El presidente de Estados Unidos, Donald Trump, amenazó con bloquear el estrecho de Ormuz tras el colapso de las conversaciones con Irán durante el fin de semana, lo que podría ampliar una guerra que entra en su séptima semana, impulsar los precios del petróleo y aumentar el riesgo de un mayor impacto económico global.
El Ejército de Estados Unidos informó que implementará un bloqueo a todo el tráfico marítimo que entre y salga de puertos iraníes a las 10:00 a. m. del lunes, hora de Washington, y agregó que permitirá el tránsito por el estrecho de Ormuz a otras embarcaciones siempre que no se detengan en la República Islámica. El asesor militar del líder supremo de Irán, Mohsen Rezaee, afirmó que el país “no permitirá” ese embargo y que cuenta con “gran capacidad sin explotar para contrarrestarlo”.
La nueva escalada se produjo después de que Estados Unidos e Irán no lograran alcanzar un acuerdo en negociaciones maratónicas en Pakistán, lo que pone en riesgo el alto al fuego alcanzado la semana pasada, que había generado expectativas de una rápida resolución del conflicto. Las conversaciones, encabezadas por el vicepresidente estadounidense, JD Vance, y el presidente del Parlamento iraní, Mohammad Bagher Ghalibaf, fracasaron por diferencias sobre el futuro del programa nuclear iraní.
Donald Trump declaró a periodistas el domingo por la noche que no le importa si Irán regresa a la mesa de negociación, al argumentar que Estados Unidos ya ha logrado sus objetivos militares, incluida la reducción de la capacidad del país para fabricar misiles y drones.
“Si no regresan, está bien para mí”, afirmó.
Previamente, el domingo, Trump aseguró que Estados Unidos estaba “LISTO Y PREPARADO” y dispuesto a “terminar lo poco que queda de Irán”. El mandatario amenazó con represalias en caso de resistencia iraní al bloqueo, al publicar en redes sociales que “¡cualquier iraní que dispare contra nosotros, o contra embarcaciones pacíficas, será volado al infierno!”.
Los acontecimientos amenazan con prolongar y ampliar una guerra que ha causado miles de muertes y ha sacudido los mercados energéticos globales, con un aumento en los precios del petróleo y gas que podría avivar presiones inflacionarias y frenar el crecimiento económico. En todo el mundo, refinadores y operadores intensifican esfuerzos para asegurar cargamentos de crudo disponibles de inmediato ante el ajuste de la oferta física.
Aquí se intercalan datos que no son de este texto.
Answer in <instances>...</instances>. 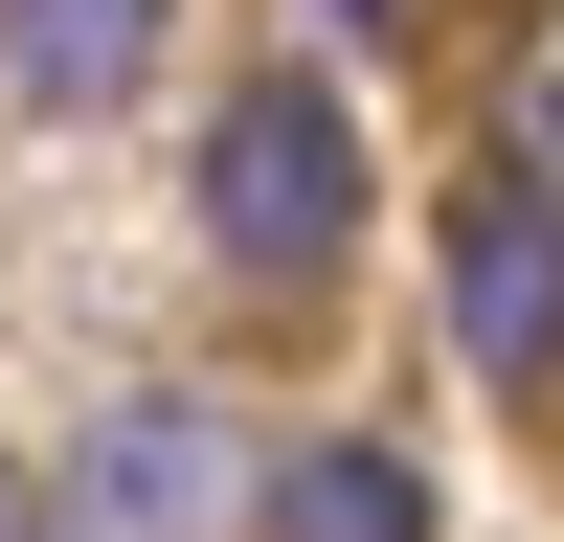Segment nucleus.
<instances>
[{
  "mask_svg": "<svg viewBox=\"0 0 564 542\" xmlns=\"http://www.w3.org/2000/svg\"><path fill=\"white\" fill-rule=\"evenodd\" d=\"M204 226H226V271H271V294H316V271L361 249V113L316 68H249L204 113Z\"/></svg>",
  "mask_w": 564,
  "mask_h": 542,
  "instance_id": "f257e3e1",
  "label": "nucleus"
},
{
  "mask_svg": "<svg viewBox=\"0 0 564 542\" xmlns=\"http://www.w3.org/2000/svg\"><path fill=\"white\" fill-rule=\"evenodd\" d=\"M520 159L564 181V45H542V68H520Z\"/></svg>",
  "mask_w": 564,
  "mask_h": 542,
  "instance_id": "423d86ee",
  "label": "nucleus"
},
{
  "mask_svg": "<svg viewBox=\"0 0 564 542\" xmlns=\"http://www.w3.org/2000/svg\"><path fill=\"white\" fill-rule=\"evenodd\" d=\"M45 520H68V542H271V497H249V430L159 384V406H113V430L68 452Z\"/></svg>",
  "mask_w": 564,
  "mask_h": 542,
  "instance_id": "f03ea898",
  "label": "nucleus"
},
{
  "mask_svg": "<svg viewBox=\"0 0 564 542\" xmlns=\"http://www.w3.org/2000/svg\"><path fill=\"white\" fill-rule=\"evenodd\" d=\"M0 542H68V520H45V475H0Z\"/></svg>",
  "mask_w": 564,
  "mask_h": 542,
  "instance_id": "0eeeda50",
  "label": "nucleus"
},
{
  "mask_svg": "<svg viewBox=\"0 0 564 542\" xmlns=\"http://www.w3.org/2000/svg\"><path fill=\"white\" fill-rule=\"evenodd\" d=\"M339 23H384V0H339Z\"/></svg>",
  "mask_w": 564,
  "mask_h": 542,
  "instance_id": "6e6552de",
  "label": "nucleus"
},
{
  "mask_svg": "<svg viewBox=\"0 0 564 542\" xmlns=\"http://www.w3.org/2000/svg\"><path fill=\"white\" fill-rule=\"evenodd\" d=\"M159 45H181V0H0V90H23L45 136L135 113V90H159Z\"/></svg>",
  "mask_w": 564,
  "mask_h": 542,
  "instance_id": "20e7f679",
  "label": "nucleus"
},
{
  "mask_svg": "<svg viewBox=\"0 0 564 542\" xmlns=\"http://www.w3.org/2000/svg\"><path fill=\"white\" fill-rule=\"evenodd\" d=\"M430 249H452V339H475V384H564V181H542V159H475Z\"/></svg>",
  "mask_w": 564,
  "mask_h": 542,
  "instance_id": "7ed1b4c3",
  "label": "nucleus"
},
{
  "mask_svg": "<svg viewBox=\"0 0 564 542\" xmlns=\"http://www.w3.org/2000/svg\"><path fill=\"white\" fill-rule=\"evenodd\" d=\"M271 542H430V475L384 430H316V452H271Z\"/></svg>",
  "mask_w": 564,
  "mask_h": 542,
  "instance_id": "39448f33",
  "label": "nucleus"
}]
</instances>
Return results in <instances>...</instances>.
El estrecho de Ormuz es el punto de estrangulamiento energético más importante del mundo, responsable de cerca de una quinta parte del suministro global de petróleo y gas natural licuado. Un bloqueo total aumentaría la presión sobre los mercados al restringir el flujo restante de envíos que aún transitan por la vía marítima. El petróleo y el gas natural subieron el lunes por la mañana, con el Brent avanzando hasta 9.1% cerca de US$ 104 por barril y los futuros de gas europeo escalando hasta 18%.
“El bloqueo busca aumentar la presión económica sobre Irán, pero rara vez tiene efectos rápidos, aunque puede ser decisivo a largo plazo”, dijo Euan Graham, investigador principal del Australian Strategic Policy Institute. “Y lo que Washington prioriza por encima de todo es un resultado rápido”.
El acuerdo de alto al fuego de dos semanas expira el 22 de abril si el bloqueo no provoca su colapso antes. La Guardia Revolucionaria Islámica de Irán advirtió que cualquier embarcación militar que intente acercarse al estrecho “bajo cualquier pretexto” será considerada una violación del alto al fuego, según la televisión estatal iraní.
Aunque ninguna de las partes ha confirmado una segunda ronda de negociaciones, el portavoz del Ministerio de Exteriores iraní, Esmail Baghaei, señaló que se alcanzaron entendimientos en varios temas, pero persisten desacuerdos “en dos o tres puntos clave”.
“Era natural no esperar un acuerdo en una sola sesión desde el principio”, afirmó en televisión estatal tras las conversaciones. “La diplomacia nunca termina” y el país “seguirá defendiendo sus intereses nacionales en todas las circunstancias”, añadió.
Un funcionario estadounidense, que pidió no ser identificado, indicó el domingo que para el equipo de Estados Unidos quedó claro que la delegación iraní no comprendía el objetivo principal de la administración Trump: garantizar que la República Islámica nunca obtenga un arma nuclear.